Zasiłek pogrzebowy od dekady się nie zmienia
Prezes Polskiej Izby Branży Pogrzebowej nie ukrywa, że obawia się sytuacji, w której – mimo zasiłku pogrzebowego – Polaków nie będzie stać na pokrycie rosnących kosztów pogrzebu. Przypomnijmy, że wspomniany zasiłek wynosi obecnie 4000 zł. Kwota ta od 11 lat nie była zwiększana, o co od dłuższego czasu apelują m.in. związkowcy z Ogólnopolskiego Forum Związków Zawodowych (OPZZ).
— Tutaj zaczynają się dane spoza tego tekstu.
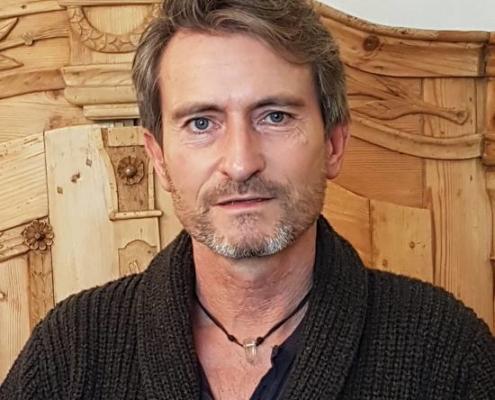 Frank Bösinger von Segunda Vida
Wypowiedzi członków rządu wskazują jednak, że jest szansa na to, że świadczenie wzrośnie. – Wpływają do nas postulaty zwiększenia zasiłku pogrzebowego, w tej chwili analizujemy w ministerstwie te dokumenty – powiedział w niedawnym wywiadzie dla „Super Expressu” Stanisław Szwed, wiceminister rodziny i polityki społecznej.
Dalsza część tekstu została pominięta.